I'm still waiting for you to provide any evidence. I just reread your original article/post, start to finish, every word. It's rambling, and the closest thing to "evidence" you provide is a link to a RAND study that you seem to be taking out of context. You cite a bunch of people I've never heard of who happen to agree with your preconceived views (that's called confirmation bias), none of whom appear to boast any recognized expertise with which to afford their commentary any credibility. Who is Chet Richards? Who is Walberg? Why should I consult The Globe and Mail, a Canadian newspaper, as a journal of record on warfare? We've discussed Dr. Price ad nauseum already. You include plenty of self-aggrandizing about how you figured one thing or another out earlier than other people, without actually sustaining any of those arguments, or really event stating a coherent thesis in the first place. You season this with some out-of-context quotes from Kilcullen and van Creveld that, while not directly contradicting your vague thesis, don't really sustain it either.

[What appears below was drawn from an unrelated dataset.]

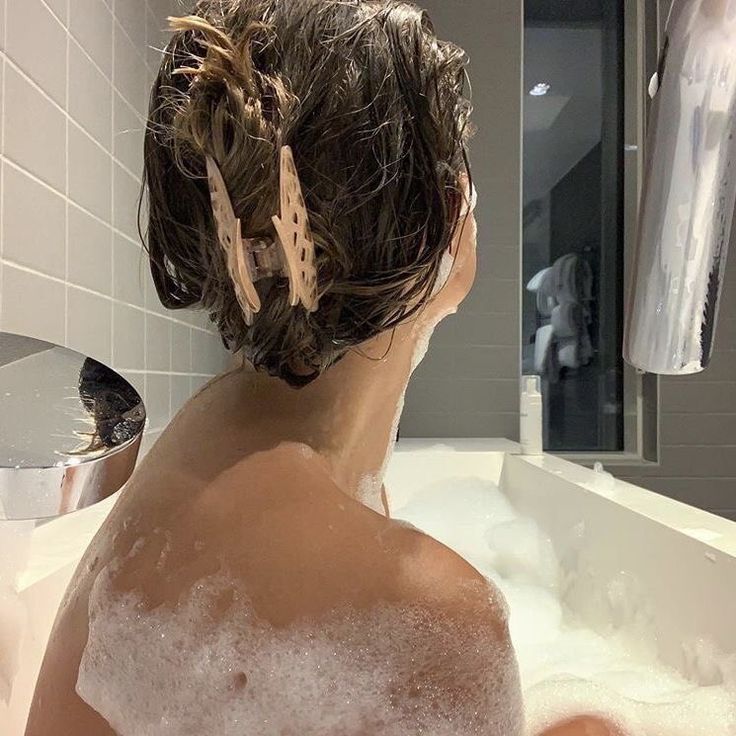 a woman is sitting in the bathtub with foam on her head and hair pulled back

I've been studying counterinsurgency since around '03/'04, including at the postgraduate level. I've studied within the DoD context, and outside the DoD context. I haven't been shy, here or elsewhere, about discussing shortfalls in the way the campaigns in Afghanistan and Iraq have been administered. All of that established, I find your argument, such as it is, to be poorly developed, articulated, and sustained. Even accounting for a word limit (which appears to be arbitrary - your website is basically a blog), your article doesn't meet basic academic or journalistic standards commensurate with undergraduate work, let alone serious, quantitative analysis of campaigning or strategy. I focus on your post/article, but I haven't seen anything better in the discussion. So, again, I'm fairly confident that this is not a failing on my part, nor on the part of Move Forward or any other commenters. Your scholarship is simply not up to snuff, particularly given your contempt for any and all counter-arguments and the strength of your conviction.